The vulnerability allowed Claude to develop exploitation primitives, including ‘addrof’ (leak an object’s address) and ‘fakeobj’ (forge a JavaScript object reference to an arbitrary address). Claude then used these to create a fake ArrayBuffer for arbitrary read/write access, ultimately achieving code execution. However, the exploit only worked in a testing environment that intentionally removed some security features, including Firefox’s sandbox.
Anthropic researchers noted:
The exploits Claude wrote only worked on our testing environment, which intentionally removed some of the security features found in modern browsers. This includes, most importantly, the sandbox, the purpose of which is to reduce the impact of these types of vulnerabilities.
They emphasized that Opus 4.6 turned vulnerabilities into exploits in only two cases, despite hundreds of attempts targeting dozens of bugs.
The disparity between Claude’s vulnerability discovery and exploitation capabilities gives defenders a temporary advantage. Anthropic stated that frontier language models are now world-class vulnerability researchers, but cautioned that “looking at the rate of progress, it is unlikely that the gap between frontier models’ vulnerability discovery and exploitation abilities will last very long.”

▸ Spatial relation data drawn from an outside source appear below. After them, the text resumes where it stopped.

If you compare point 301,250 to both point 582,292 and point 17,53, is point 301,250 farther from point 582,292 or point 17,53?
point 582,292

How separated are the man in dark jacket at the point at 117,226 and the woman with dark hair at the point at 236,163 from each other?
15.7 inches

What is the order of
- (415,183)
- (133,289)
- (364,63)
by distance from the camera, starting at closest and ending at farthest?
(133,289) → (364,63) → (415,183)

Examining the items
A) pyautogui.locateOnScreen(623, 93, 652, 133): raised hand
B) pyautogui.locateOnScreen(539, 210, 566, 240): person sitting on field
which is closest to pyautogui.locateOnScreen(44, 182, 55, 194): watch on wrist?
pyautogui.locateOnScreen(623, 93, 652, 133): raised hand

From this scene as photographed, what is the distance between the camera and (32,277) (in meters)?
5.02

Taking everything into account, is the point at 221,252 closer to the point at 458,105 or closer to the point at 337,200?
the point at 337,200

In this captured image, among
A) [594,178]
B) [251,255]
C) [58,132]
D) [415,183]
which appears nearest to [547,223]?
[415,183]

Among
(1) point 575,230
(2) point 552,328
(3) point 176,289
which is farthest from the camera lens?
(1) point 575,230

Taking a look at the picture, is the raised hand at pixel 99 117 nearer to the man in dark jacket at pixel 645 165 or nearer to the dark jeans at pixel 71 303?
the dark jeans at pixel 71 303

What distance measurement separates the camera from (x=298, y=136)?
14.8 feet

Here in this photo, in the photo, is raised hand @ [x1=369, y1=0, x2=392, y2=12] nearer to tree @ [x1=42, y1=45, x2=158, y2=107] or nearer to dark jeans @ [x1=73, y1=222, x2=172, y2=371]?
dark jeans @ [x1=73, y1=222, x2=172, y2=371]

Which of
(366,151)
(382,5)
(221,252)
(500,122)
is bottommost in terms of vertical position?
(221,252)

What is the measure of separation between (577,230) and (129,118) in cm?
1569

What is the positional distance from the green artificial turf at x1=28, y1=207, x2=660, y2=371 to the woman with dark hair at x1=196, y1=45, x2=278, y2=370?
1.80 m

Mozilla has already started integrating AI-assisted analysis into its internal security workflows. The collaboration established best practices for submitting AI-generated bug reports, including the importance of including minimal test cases, detailed proofs of concept, and candidate patches.
Anthropic published its Coordinated Vulnerability Disclosure operating principles, describing procedures for working with maintainers. The company acknowledged that these processes follow standard industry norms but may need to be adjusted as model capabilities improve.
The work follows Anthropic’s previous research, demonstrating that Claude found more than 500 zero-day vulnerabilities in well-tested open-source software. Anthropic recently launched Claude Code Security in a limited research preview, bringing vulnerability discovery and patching capabilities directly to customers and open-source maintainers.
Anthropic wants to do more of this. They’re expanding their security work: finding vulnerabilities in other projects, building tools to help maintainers triage reports, and writing patches directly. They’re hiring researchers to make it happen.
Lastly, Mozilla said the collaboration reflects how they’ve always approached new technology carefully, with user security front and center. In addition, Grinstead and Holler wrote that AI is accelerating both sides of the security equation, attacks and defenses, so Mozilla will continue investing in the tools, processes, and partnerships that keep Firefox ahead of threats.
The findings underscore an urgent reality as developers need to accelerate vulnerability discovery and patching before attackers can weaponize AI to exploit them.